Words: Visual words – Ramesh Jain

Earlier this week I visited Prof. JiangPing Fan’s group at University of North Carolina, Charlotte. He has been working on developing image segmentation and classification approaches for annotating images. (Disclosure: I am intereacting with him in this research, but my role is small; he is the lead.) Some information and experiences related to this trip are available here.

Prof. Fan has developed a machine learning approach to identify a few words like grass, sand, mountain, sky, water, flower in images based on visual characteristics like colore and texture. But his technique goes far beyond this and he can detect ‘concepts’ like beach, garden, city, mountains scene, etc. This work is reported in technical terms in a paper to appear at ACM Multimedia Conference in October in Santa Barbara. A preprint of this paper is available.

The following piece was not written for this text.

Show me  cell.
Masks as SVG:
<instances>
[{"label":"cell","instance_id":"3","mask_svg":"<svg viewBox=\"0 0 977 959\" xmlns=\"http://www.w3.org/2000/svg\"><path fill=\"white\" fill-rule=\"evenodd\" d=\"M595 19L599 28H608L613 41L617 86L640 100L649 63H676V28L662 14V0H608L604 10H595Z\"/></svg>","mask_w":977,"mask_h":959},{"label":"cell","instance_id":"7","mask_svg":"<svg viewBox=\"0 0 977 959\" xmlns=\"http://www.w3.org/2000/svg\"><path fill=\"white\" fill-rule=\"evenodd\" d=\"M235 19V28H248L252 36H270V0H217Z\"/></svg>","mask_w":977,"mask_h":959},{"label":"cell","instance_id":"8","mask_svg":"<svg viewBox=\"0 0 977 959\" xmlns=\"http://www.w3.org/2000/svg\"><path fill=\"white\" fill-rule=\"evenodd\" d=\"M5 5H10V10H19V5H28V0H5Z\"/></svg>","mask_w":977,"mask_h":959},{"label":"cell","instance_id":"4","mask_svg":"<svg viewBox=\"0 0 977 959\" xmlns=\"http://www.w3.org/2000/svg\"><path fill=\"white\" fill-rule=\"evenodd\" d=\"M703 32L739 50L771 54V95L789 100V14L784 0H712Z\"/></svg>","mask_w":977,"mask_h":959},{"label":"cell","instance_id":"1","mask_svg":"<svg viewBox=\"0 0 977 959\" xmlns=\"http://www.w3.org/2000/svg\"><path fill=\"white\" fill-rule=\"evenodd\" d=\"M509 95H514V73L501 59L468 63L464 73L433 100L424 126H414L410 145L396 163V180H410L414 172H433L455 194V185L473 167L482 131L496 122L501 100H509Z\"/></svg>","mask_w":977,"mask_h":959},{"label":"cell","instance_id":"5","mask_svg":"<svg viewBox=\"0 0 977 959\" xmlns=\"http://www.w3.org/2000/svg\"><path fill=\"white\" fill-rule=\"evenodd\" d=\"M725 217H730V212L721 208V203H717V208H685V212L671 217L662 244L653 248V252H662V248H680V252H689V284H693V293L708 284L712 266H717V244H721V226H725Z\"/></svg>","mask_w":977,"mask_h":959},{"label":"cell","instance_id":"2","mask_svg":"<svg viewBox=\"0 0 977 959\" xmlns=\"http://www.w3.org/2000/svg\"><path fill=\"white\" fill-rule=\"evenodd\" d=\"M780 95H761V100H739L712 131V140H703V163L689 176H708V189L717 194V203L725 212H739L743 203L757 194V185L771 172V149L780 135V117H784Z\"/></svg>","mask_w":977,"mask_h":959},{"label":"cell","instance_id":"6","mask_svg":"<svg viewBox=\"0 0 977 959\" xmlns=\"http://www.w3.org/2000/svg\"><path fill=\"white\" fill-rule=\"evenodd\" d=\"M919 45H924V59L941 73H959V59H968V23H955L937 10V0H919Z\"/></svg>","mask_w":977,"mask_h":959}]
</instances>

If today one could be reasonably successful in automatically identifying some basic visual objects and a few visual concepts, clearly by scaling it up to a few hundred visual objects and visual concepts, it will be possible to automatically annotate photos with some important tags. And this technology could help in automatic tagging of images.

Now why am I more optimistic about this approach compared to other approaches developed earlier in computer vision community? Because we can start using EXIF data, the meta data associated with images to refine these processes of annotations significantly. I see that finally computer vision approaches may start using other sources of information in identifying visual objects. Moreover, these tags are just tags and in the search engine like environment, people are willing to tolerate significant inaccuracies.

It will be nice to scale up these approaches to say 500 visual objects and 200 visual concepts. In fact even one tenth of those will make these approaches powerful enough to revolutionize how we organize and access photos.